_To be done:_ Please reproduce the following entries word for word, starting at the line that contains "What spacing exists" and ending at the line that contains "13062 millimetres", including both of those lines.

_Information supplied:_
↓↓↓
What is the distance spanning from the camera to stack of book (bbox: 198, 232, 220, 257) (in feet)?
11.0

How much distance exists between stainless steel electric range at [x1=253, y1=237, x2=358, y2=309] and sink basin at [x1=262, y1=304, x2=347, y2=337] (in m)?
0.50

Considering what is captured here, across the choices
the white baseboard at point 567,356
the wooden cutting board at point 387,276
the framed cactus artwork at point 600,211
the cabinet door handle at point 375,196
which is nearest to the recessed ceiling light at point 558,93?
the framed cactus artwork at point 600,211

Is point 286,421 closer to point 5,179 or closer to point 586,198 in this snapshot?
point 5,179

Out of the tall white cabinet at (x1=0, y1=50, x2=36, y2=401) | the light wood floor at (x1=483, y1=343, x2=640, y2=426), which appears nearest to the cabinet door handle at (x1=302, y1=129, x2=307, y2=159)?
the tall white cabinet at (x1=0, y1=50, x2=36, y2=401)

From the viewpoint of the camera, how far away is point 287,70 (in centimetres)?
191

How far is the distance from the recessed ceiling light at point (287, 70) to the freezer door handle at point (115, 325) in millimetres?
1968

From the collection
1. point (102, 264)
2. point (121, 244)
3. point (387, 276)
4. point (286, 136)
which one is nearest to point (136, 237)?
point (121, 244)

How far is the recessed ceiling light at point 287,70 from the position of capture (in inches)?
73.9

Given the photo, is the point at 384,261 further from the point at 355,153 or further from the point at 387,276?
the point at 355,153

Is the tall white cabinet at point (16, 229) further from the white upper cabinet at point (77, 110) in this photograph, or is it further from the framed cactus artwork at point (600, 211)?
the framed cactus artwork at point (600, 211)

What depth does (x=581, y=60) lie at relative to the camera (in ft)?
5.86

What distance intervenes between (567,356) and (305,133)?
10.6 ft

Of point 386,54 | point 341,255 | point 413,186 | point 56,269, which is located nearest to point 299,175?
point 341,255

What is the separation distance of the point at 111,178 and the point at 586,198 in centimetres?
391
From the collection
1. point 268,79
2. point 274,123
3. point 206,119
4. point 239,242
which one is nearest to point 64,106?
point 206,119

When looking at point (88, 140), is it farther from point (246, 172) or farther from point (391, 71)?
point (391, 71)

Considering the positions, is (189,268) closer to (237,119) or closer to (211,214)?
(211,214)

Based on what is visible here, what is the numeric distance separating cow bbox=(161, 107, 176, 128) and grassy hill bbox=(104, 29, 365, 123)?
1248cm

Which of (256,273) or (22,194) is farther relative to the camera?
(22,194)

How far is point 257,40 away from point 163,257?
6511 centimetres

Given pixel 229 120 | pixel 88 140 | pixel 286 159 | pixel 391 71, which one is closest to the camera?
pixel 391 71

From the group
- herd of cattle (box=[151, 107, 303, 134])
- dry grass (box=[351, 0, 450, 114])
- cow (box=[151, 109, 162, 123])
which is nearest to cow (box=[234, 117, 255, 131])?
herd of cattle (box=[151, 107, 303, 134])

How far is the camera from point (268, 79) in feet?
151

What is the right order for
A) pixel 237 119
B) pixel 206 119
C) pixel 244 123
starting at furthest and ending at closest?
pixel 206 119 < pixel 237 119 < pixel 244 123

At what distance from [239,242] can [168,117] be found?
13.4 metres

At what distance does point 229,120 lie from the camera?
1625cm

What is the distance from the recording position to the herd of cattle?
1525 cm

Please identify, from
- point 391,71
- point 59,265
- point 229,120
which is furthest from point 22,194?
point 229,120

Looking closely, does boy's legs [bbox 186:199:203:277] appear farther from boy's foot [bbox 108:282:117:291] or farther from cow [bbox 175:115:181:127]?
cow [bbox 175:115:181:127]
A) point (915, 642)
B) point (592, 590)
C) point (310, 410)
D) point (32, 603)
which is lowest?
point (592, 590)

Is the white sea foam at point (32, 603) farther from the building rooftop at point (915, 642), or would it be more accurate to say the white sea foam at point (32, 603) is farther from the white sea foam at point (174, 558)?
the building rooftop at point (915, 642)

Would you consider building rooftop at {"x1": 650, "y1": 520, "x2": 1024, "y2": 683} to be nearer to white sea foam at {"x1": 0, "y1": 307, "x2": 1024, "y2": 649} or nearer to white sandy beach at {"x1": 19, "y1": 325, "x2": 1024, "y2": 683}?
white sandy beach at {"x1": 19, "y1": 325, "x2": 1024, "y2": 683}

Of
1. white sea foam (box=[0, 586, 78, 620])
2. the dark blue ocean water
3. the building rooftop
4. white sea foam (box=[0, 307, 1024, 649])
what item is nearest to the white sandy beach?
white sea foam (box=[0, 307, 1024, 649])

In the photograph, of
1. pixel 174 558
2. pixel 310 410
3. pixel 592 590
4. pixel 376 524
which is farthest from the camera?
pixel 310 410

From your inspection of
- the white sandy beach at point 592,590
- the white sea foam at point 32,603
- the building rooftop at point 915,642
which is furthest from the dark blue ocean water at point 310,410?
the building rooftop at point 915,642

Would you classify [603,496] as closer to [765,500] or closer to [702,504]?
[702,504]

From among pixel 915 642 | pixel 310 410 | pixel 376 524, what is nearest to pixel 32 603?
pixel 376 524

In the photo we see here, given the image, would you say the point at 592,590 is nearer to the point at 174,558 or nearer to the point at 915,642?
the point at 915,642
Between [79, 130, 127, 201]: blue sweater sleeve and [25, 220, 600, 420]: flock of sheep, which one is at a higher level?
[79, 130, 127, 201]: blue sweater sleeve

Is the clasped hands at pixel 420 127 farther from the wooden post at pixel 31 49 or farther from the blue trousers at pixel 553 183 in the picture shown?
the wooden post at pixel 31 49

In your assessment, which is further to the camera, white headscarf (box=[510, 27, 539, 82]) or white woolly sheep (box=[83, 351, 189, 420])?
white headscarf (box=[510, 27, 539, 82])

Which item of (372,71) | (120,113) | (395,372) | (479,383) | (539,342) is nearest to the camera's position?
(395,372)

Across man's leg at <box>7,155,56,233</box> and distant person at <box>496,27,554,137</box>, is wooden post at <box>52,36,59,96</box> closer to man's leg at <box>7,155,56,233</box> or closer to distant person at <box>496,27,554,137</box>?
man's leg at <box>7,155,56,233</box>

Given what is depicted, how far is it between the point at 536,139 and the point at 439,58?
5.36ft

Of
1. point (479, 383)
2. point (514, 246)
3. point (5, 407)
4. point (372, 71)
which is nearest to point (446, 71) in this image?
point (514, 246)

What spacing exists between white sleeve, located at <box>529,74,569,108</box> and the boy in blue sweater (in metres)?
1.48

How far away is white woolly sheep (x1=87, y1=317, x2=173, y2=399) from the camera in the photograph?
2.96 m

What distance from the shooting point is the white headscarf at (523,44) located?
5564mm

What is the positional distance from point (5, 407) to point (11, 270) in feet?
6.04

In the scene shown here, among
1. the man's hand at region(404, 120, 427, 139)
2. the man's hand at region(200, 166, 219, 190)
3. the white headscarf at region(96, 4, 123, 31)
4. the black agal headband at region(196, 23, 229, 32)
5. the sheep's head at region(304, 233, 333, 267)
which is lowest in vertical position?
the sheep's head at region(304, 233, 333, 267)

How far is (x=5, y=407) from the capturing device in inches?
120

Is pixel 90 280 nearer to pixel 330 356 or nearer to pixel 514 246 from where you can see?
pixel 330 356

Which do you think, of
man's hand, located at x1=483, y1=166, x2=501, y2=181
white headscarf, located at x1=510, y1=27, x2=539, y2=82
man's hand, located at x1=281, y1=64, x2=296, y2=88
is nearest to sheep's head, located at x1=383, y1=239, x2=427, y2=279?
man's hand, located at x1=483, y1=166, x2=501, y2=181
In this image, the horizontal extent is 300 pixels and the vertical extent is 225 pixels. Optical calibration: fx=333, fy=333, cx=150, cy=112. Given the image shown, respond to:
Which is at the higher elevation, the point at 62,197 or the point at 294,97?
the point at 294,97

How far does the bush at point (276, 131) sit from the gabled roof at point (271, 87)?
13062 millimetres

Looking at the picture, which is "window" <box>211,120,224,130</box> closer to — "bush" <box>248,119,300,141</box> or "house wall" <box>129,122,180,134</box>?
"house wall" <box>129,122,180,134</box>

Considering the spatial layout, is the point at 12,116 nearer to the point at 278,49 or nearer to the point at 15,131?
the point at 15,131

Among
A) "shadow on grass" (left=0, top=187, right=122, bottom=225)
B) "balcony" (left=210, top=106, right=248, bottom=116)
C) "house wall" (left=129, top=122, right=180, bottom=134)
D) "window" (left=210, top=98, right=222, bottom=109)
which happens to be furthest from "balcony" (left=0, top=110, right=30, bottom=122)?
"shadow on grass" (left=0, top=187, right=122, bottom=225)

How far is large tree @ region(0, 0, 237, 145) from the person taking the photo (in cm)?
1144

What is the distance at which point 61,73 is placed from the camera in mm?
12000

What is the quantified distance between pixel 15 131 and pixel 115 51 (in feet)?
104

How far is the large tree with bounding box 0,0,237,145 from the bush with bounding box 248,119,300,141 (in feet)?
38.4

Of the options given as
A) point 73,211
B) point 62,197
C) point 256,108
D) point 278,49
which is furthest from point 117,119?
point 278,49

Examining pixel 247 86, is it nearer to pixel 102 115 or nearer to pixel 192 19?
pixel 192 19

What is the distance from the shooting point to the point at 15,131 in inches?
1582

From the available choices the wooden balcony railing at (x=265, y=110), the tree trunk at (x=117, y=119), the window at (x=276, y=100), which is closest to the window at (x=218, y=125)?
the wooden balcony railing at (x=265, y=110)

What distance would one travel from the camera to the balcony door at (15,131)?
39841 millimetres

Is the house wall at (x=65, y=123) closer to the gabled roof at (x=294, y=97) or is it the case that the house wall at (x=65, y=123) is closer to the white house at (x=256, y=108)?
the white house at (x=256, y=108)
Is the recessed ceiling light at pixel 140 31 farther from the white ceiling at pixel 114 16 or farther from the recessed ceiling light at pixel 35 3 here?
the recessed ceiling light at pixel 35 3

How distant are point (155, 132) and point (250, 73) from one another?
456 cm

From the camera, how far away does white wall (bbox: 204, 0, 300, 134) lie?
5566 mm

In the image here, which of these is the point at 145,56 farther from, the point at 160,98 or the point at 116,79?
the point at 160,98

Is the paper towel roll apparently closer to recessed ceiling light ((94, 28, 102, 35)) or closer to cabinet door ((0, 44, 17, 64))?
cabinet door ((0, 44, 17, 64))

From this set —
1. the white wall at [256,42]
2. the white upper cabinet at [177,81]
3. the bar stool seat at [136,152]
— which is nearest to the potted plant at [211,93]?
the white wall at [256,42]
↑↑↑
_Full solution:_
What spacing exists between white sleeve, located at <box>529,74,569,108</box> and the boy in blue sweater (in metres)?
1.48

How far away is white woolly sheep (x1=87, y1=317, x2=173, y2=399) from the camera in the photograph?
2.96 m

What distance from the shooting point is the white headscarf at (523,44) located?
5564mm

What is the positional distance from point (5, 407) to point (11, 270) in feet?
6.04

In the scene shown here, among
1. the man's hand at region(404, 120, 427, 139)
2. the man's hand at region(200, 166, 219, 190)
3. the white headscarf at region(96, 4, 123, 31)
4. the black agal headband at region(196, 23, 229, 32)
5. the sheep's head at region(304, 233, 333, 267)
which is lowest in vertical position?
the sheep's head at region(304, 233, 333, 267)

How far is (x=5, y=407) from the capturing device in inches?
120

Is pixel 90 280 nearer to pixel 330 356 or nearer to pixel 514 246 from where you can see?
pixel 330 356

Which do you think, of
man's hand, located at x1=483, y1=166, x2=501, y2=181
white headscarf, located at x1=510, y1=27, x2=539, y2=82
man's hand, located at x1=281, y1=64, x2=296, y2=88
is nearest to sheep's head, located at x1=383, y1=239, x2=427, y2=279?
man's hand, located at x1=483, y1=166, x2=501, y2=181
In this image, the horizontal extent is 300 pixels and the vertical extent is 225 pixels. Optical calibration: fx=333, fy=333, cx=150, cy=112. Given the image shown, respond to:
Which is at the higher elevation, the point at 62,197 or the point at 294,97?
the point at 294,97

How far does the bush at point (276, 131) sit from the gabled roof at point (271, 87)?
13062 millimetres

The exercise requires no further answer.